|SCALIA GABRIELE||Cycle: XXXIII |
Section: Computer Science and Engineering
Tutor: TANCA LETIZIA
Advisor: PERNICI BARBARA Major Research topic
:Machine Learning-driven Integration, Knowledge Extraction and Uncertainty Management for Scientific DataAbstract:
Managing scientific data, such as those found in the chemical and biomedical research, poses unique and challenging problems. Unique features characterize this data, including the impossibility of representing reality on a one-to-one scale, the imprecision in the observations and quality limitations introduced by technologies and models that continuously evolve.
This is an interdisciplinary research that, as a whole, investigates the management and the analysis of scientific data focusing on the challenges emerging in fields such as chemistry, genomics and biomedical research.
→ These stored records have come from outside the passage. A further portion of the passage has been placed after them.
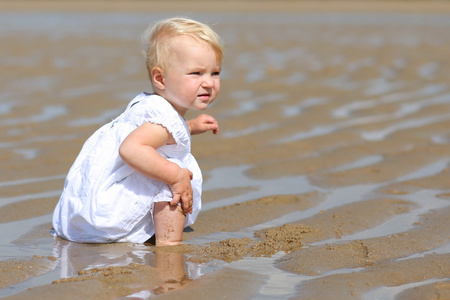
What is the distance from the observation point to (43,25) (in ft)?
46.4

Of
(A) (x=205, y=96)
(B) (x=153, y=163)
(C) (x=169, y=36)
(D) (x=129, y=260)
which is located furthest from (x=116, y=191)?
(C) (x=169, y=36)

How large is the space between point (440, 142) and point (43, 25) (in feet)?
36.4

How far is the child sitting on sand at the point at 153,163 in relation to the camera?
104 inches

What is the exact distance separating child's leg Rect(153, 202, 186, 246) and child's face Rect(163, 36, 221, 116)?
402 mm

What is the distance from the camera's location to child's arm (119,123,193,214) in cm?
257

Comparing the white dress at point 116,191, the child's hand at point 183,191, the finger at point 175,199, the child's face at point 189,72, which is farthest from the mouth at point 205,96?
the finger at point 175,199

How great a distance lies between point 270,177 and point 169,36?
125 cm

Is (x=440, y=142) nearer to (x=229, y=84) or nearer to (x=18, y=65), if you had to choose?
(x=229, y=84)

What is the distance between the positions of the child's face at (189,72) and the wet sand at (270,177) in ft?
1.80

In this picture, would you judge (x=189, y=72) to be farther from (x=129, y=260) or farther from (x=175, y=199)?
(x=129, y=260)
For this work, we focus on data-driven — including machine learning-driven — techniques to face a set of identified requirements: 1) the management of uncertainty for complex data and models such as deep neural networks, 2) the estimation of system properties starting from imprecise, low-volume and evolving data, 3) the continuous validation of scientific models through large-scale comparisons with scientific data and 4) the unsupervised integration of multiple heterogeneous data sources related to different technologies to overcome individual technological limitations. Common to virtually all fields driven by experimental data, these requirements are faced through a set of case studies on different applications in chemistry, biology, and genomics.
Uncertainty estimation and evaluation is investigated in the context of deep neural network-based molecular property prediction. To this end, we develop a scalable Bayesian graph convolutional neural network for molecular property prediction and an uncertainty evaluation framework to assess the resulting estimates.
We investigate the problem of estimating the properties of biological systems starting from low-volume and imprecise experimental data proposing a machine learning-driven methodology to find the optimal way of transferring information in a molecular channel using collected experiments.
The design of a framework to support the development of scientific models through the continuous validation on integrated scientific experiments is presented, with the discussion of an architecture and the development of a prototype.
Finally, the unsupervised integration of heterogeneous data sources related to different technologies and of varying quality is explored, proposing a methodology to learn spatially-resolved whole transcriptomes of single cells through integration, starting from datasets measured with complementary transcriptomics technologies.
Extensive experiments based on in-vitro and in-silico data allow validating and discussing the proposed methodologies.